一部の初期支援者が、今回のラウンドをスキップ
一方で、逆側の見方もある。
Anthropicの最も初期の支援者の一部が、今回のラウンドを完全にスキップしていると報じられている。2023年に41億ドル(約6437億円)、あるいは2025年3月に615億ドル(約9.7兆円)で参加した投資家たちである。
彼らはIPOを待っているのだ。その理由は明快だ。バンカーたちは、Anthropicが株式公開時に4000億〜5000億ドル(約62.8~78.5兆円)で上場すると予想している。上場は早ければ2026年10月にも実現する可能性がある。参入価格が9000億ドル(約141.3兆円)で、IPOがそれを下回れば、ロックアップ期間が終わる前から未上場投資で含み損を抱えることになる。
このダイナミクスはレイトステージのテックラウンドでは珍しい。通常、これは企業が著しく過大評価されているか、公開市場がIPO時に大幅に再評価することを示唆している。
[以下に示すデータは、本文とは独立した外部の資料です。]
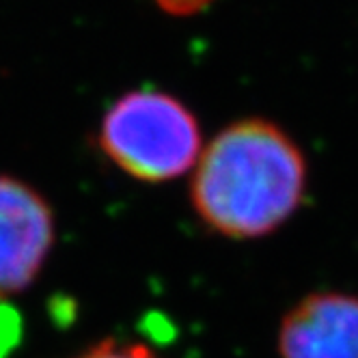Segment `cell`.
Wrapping results in <instances>:
<instances>
[{
  "label": "cell",
  "mask_w": 358,
  "mask_h": 358,
  "mask_svg": "<svg viewBox=\"0 0 358 358\" xmlns=\"http://www.w3.org/2000/svg\"><path fill=\"white\" fill-rule=\"evenodd\" d=\"M306 177L304 151L278 123L238 119L201 149L190 177V206L218 236L259 240L300 210Z\"/></svg>",
  "instance_id": "1"
},
{
  "label": "cell",
  "mask_w": 358,
  "mask_h": 358,
  "mask_svg": "<svg viewBox=\"0 0 358 358\" xmlns=\"http://www.w3.org/2000/svg\"><path fill=\"white\" fill-rule=\"evenodd\" d=\"M99 147L125 175L143 184H166L192 173L203 132L196 115L171 93L130 91L106 110Z\"/></svg>",
  "instance_id": "2"
},
{
  "label": "cell",
  "mask_w": 358,
  "mask_h": 358,
  "mask_svg": "<svg viewBox=\"0 0 358 358\" xmlns=\"http://www.w3.org/2000/svg\"><path fill=\"white\" fill-rule=\"evenodd\" d=\"M55 244L45 199L20 179L0 175V300L29 289Z\"/></svg>",
  "instance_id": "3"
},
{
  "label": "cell",
  "mask_w": 358,
  "mask_h": 358,
  "mask_svg": "<svg viewBox=\"0 0 358 358\" xmlns=\"http://www.w3.org/2000/svg\"><path fill=\"white\" fill-rule=\"evenodd\" d=\"M280 358H358V296L317 292L285 313L278 328Z\"/></svg>",
  "instance_id": "4"
},
{
  "label": "cell",
  "mask_w": 358,
  "mask_h": 358,
  "mask_svg": "<svg viewBox=\"0 0 358 358\" xmlns=\"http://www.w3.org/2000/svg\"><path fill=\"white\" fill-rule=\"evenodd\" d=\"M73 358H162V356H158L151 348L143 343H123L117 339H104Z\"/></svg>",
  "instance_id": "5"
},
{
  "label": "cell",
  "mask_w": 358,
  "mask_h": 358,
  "mask_svg": "<svg viewBox=\"0 0 358 358\" xmlns=\"http://www.w3.org/2000/svg\"><path fill=\"white\" fill-rule=\"evenodd\" d=\"M166 15L173 17H190L206 11L214 0H153Z\"/></svg>",
  "instance_id": "6"
}]
</instances>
どちらの可能性も、ニュースサイクルの祝祭的な報道には現れていない。
Anthropicの財務には、ユニットエコノミクスの深い懸念が浮上
財務をより注意深く見ると、より深い懸念が浮かび上がる。
OpenAIは今月初め、Anthropicの売上高の数字に公然と異議を唱えた。Anthropicが報告する300億ドル(約4.7兆円)のARRは総売上高会計を使用していると主張したのだ。Anthropicは、AWS、グーグルクラウド、マイクロソフトAzureを通じて自社モデルがアクセスされた場合、エンドカスタマーの支出全額を売上として計上し、パートナーへの支払いは費用として記録している。OpenAIの主張によれば、それらの支払いを差し引いた実際の売上高は約220億ドル(約3.5兆円)に近い。どちらの数字も大きい。両者の差額、約80億ドル(約1.3兆円)は、まさにIPO時に公開市場での開示問題となりうる種類の会計方針の選択である。
より大きな問題はユニットエコノミクスだ(編注:ユニットエコノミクスは、事業を構成する最小単位[unit]あたりの収益と費用の関係を指す。事業全体の損益とは別に、最小単位での損益構造を分解して評価する)。Anthropicは2026年にトレーニングと推論のコンピュート費用に約190億ドル(約3兆円)を投じる計画であり、これは通年の売上高とほぼ同額だ。推論コストが予測を23%上回ったため、粗利益率は約40%に圧縮されたと報じられており、これはほとんどのエンタープライズSaaSの比較対象企業が達成している水準を下回る。同社はまだ黒字化しておらず、2028年まで黒字化は見込まれていない。これらはすべて、AIインフラ構築のこの段階にある企業としては珍しいことではない。しかし、9000億ドル(約141.3兆円)の価格が付けられている企業としては異例である。
そしてAnthropic自身が語った内容がある。ダリオ・アモデイCEOは2026年初め、史上最大のプライベートラウンドとなるシリーズGの300億ドル(約4.7兆円)調達を完了した数日後、Fortuneに対してこう語った。人工知能の進歩が12カ月遅れれば、Anthropicは破産すると。史上最大のプライベートラウンドを調達したばかりのCEOによるこの種のコメントは、ほとんどのアロケーターが複数年の割引率に織り込まないタイプの発言だ。評価額9000億ドル(約141.3兆円)では、並外れた成功と経営破綻の間のマージンは、1桁の四半期数で測られている。